Pottery owner Maria Rickert who donated the use of her land, facilities and accommodation for performers and organisers, was nothing but humble in her gratitude for all that was being done to support the local people in their fight against the rape of the land.
The morning after the concert, about 80 people visited one of the toxic spills that has occurred as a result of Santos’s CSG program in the area.
Meanwhile a small group – including musician Ash Grunwald who headlined the concert bill, along with Aussies Against Fracking director Nick Hanlon, Echo photojournalist Eve Jeffery Echonetdaily columnist S Sorrensen and veteran journo Margo Kingston – visited Liverpool Plains farmer Sam Clift, a sixth generation broad-acre farmer who took them to a coal mine where Grunwald donned a wetsuit and gas mask to surf a slag pile, underlining the potential destruction of this agricultural region by the fossil fuel industry.
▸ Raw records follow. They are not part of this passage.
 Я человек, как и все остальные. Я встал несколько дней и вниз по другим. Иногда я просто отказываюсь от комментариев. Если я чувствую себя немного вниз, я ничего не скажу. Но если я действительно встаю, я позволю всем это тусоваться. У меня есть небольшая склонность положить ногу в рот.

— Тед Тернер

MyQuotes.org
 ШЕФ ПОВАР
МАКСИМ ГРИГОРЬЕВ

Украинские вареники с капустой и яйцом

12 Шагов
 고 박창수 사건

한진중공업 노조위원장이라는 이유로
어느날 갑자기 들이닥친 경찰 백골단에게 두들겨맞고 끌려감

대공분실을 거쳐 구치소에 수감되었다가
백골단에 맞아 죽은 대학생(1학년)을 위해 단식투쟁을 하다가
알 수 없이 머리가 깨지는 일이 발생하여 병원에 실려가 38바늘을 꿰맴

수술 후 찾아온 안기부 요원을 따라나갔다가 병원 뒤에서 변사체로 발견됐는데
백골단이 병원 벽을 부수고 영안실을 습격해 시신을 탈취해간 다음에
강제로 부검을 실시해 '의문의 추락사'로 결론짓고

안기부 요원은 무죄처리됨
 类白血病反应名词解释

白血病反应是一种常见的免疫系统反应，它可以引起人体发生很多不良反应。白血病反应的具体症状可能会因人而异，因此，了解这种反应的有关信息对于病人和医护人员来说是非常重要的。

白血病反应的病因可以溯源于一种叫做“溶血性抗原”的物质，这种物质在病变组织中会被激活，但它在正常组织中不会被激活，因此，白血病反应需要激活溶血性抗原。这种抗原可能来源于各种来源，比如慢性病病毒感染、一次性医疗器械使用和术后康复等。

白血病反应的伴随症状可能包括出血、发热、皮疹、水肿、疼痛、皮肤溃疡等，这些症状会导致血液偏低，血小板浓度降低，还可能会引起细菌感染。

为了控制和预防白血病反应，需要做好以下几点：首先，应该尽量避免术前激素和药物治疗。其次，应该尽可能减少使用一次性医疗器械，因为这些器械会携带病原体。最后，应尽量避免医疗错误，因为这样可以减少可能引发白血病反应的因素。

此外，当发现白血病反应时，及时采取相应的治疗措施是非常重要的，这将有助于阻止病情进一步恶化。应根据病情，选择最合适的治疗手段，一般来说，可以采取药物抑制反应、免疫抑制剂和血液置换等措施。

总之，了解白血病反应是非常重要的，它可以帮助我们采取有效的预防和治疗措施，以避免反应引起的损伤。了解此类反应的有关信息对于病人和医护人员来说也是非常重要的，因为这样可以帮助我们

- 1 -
The gas-masked surfer is a symbol of the nation’s conscience as the icons Australians value are being destroyed. Farmland, rivers, forests, aquifers and sacred sites are under attack. As a result of Santos’s CSG-mining program an aquifer has already been poisoned with uranium – and the industry is just in its early stages.
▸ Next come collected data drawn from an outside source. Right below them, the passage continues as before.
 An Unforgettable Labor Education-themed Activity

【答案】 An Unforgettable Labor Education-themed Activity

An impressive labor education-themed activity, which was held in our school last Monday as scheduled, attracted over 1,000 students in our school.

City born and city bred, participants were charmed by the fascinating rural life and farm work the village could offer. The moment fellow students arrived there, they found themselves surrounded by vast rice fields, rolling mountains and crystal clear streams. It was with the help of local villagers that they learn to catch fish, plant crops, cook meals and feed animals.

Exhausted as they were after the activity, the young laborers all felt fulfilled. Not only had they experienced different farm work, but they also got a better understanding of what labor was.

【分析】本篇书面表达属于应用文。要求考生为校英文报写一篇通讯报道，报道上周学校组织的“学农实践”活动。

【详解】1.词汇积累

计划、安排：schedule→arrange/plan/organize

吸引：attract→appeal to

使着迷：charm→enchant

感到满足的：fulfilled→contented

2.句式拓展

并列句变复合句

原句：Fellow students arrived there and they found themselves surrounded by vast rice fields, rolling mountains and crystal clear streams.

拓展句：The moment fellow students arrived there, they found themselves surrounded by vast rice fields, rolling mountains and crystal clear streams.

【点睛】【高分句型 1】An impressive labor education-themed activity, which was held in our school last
The amalgamation of the Boggabri and Maules Creek mines in the northern Liverpool Plains will create the biggest coal mine in NSW. This mine will significantly increase greenhouse gas emissions for Australia and will impact on global climate change. Tim Flannery said recently that this mine is anticipated to create more greenhouse gas emissions in a year than the country of New Zealand.
With renewable alternatives available, and with the health impacts of the coal- and CSG-mining industries becoming increasingly apparent, highlighting the plight of a threatened rural Australia is increasingly urgent.